• _ASSIGNMENT_
Output only the entries, exactly as given, without the pictures.

• _Records from a dataset_
* * * * * * * * *
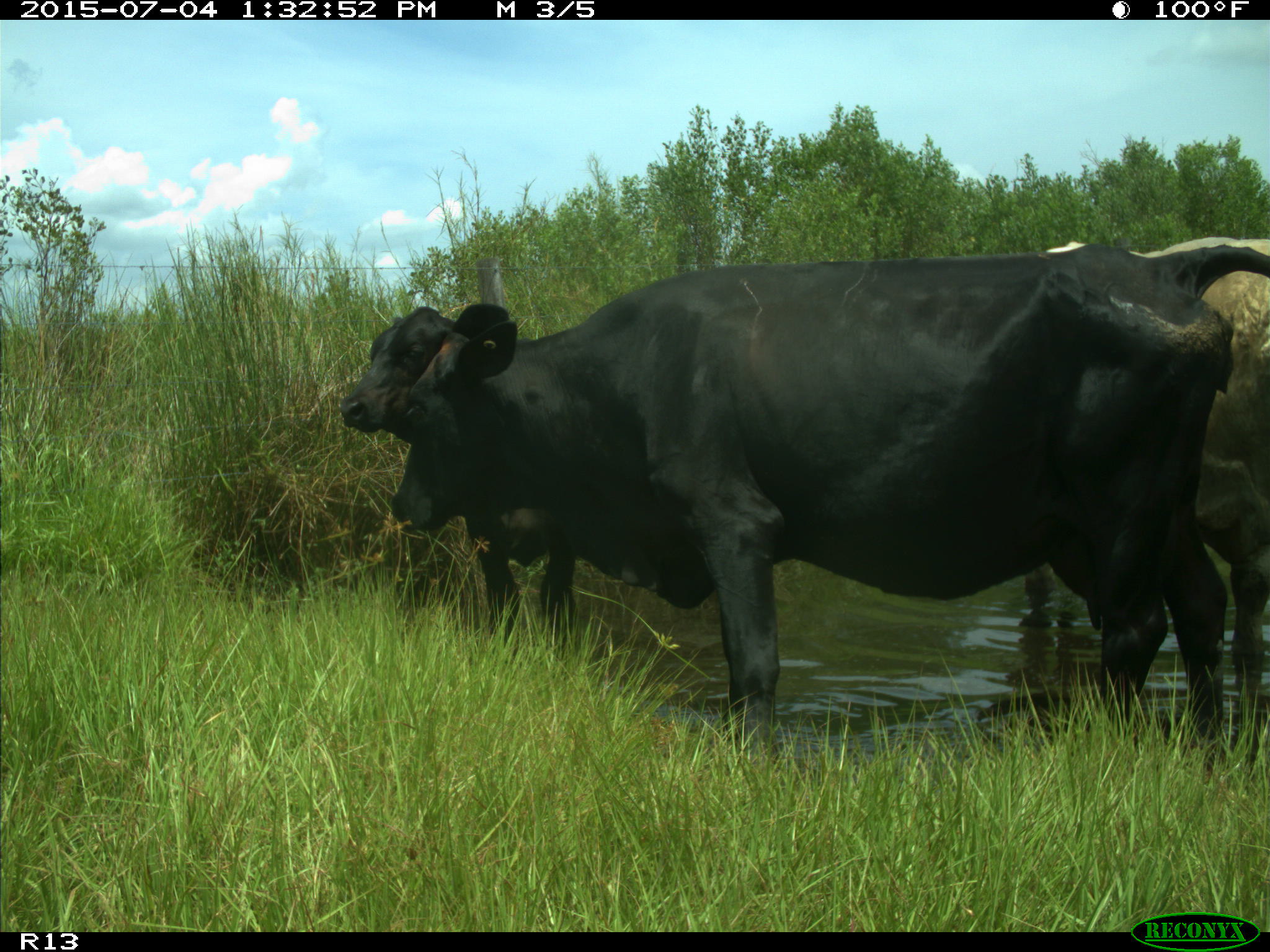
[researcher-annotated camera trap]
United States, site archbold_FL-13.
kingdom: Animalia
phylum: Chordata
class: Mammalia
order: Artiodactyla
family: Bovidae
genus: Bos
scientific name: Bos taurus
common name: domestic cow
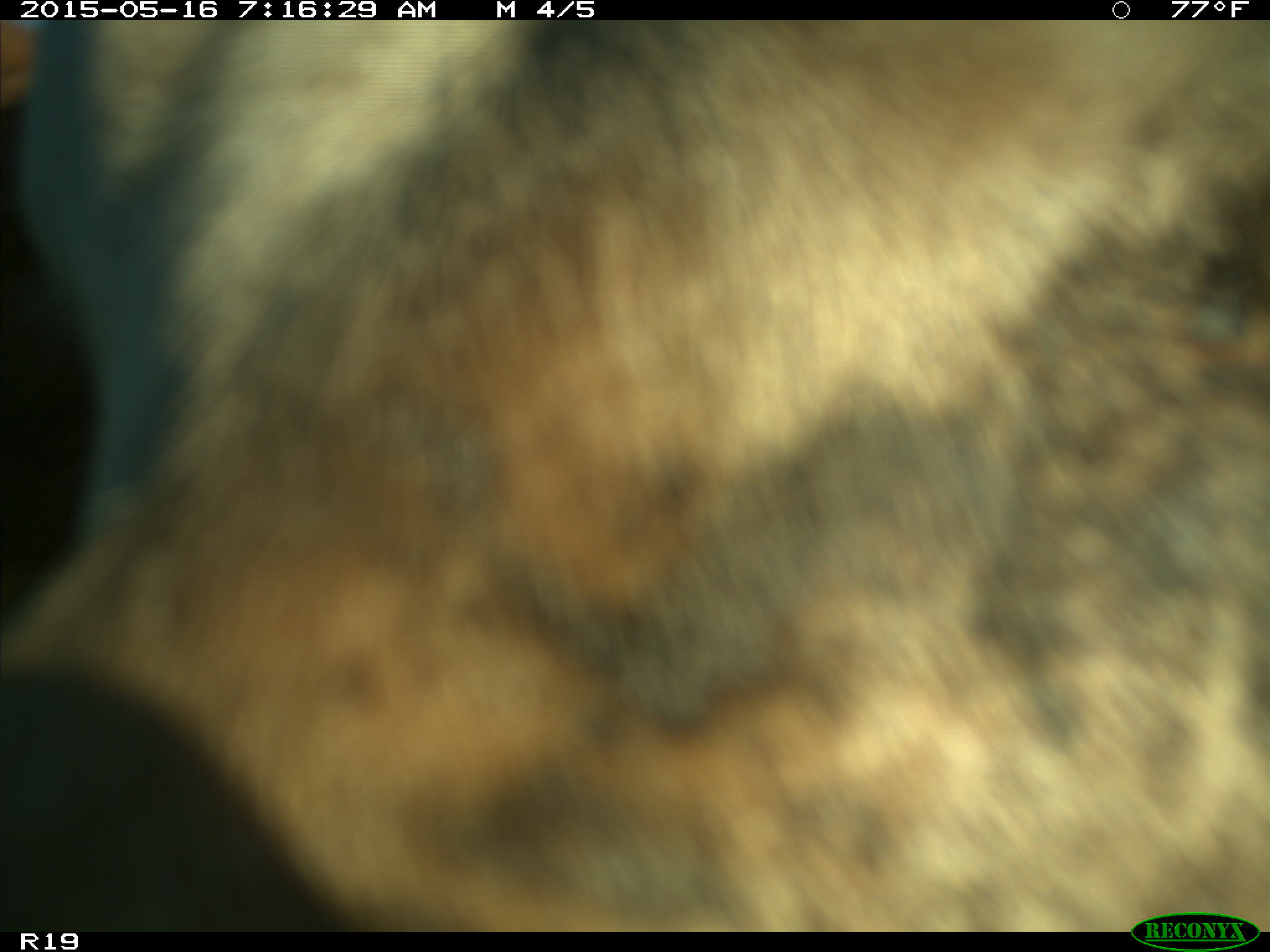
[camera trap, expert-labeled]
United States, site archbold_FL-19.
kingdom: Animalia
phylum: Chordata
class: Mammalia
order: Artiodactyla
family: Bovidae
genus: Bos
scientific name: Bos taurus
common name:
* * * * * * * * *
• _PROBLEM SOLUTION_
[researcher-annotated camera trap]
United States, site archbold_FL-13.
kingdom: Animalia
phylum: Chordata
class: Mammalia
order: Artiodactyla
family: Bovidae
genus: Bos
scientific name: Bos taurus
common name: domestic cow
[camera trap, expert-labeled]
United States, site archbold_FL-19.
kingdom: Animalia
phylum: Chordata
class: Mammalia
order: Artiodactyla
family: Bovidae
genus: Bos
scientific name: Bos taurus
common name:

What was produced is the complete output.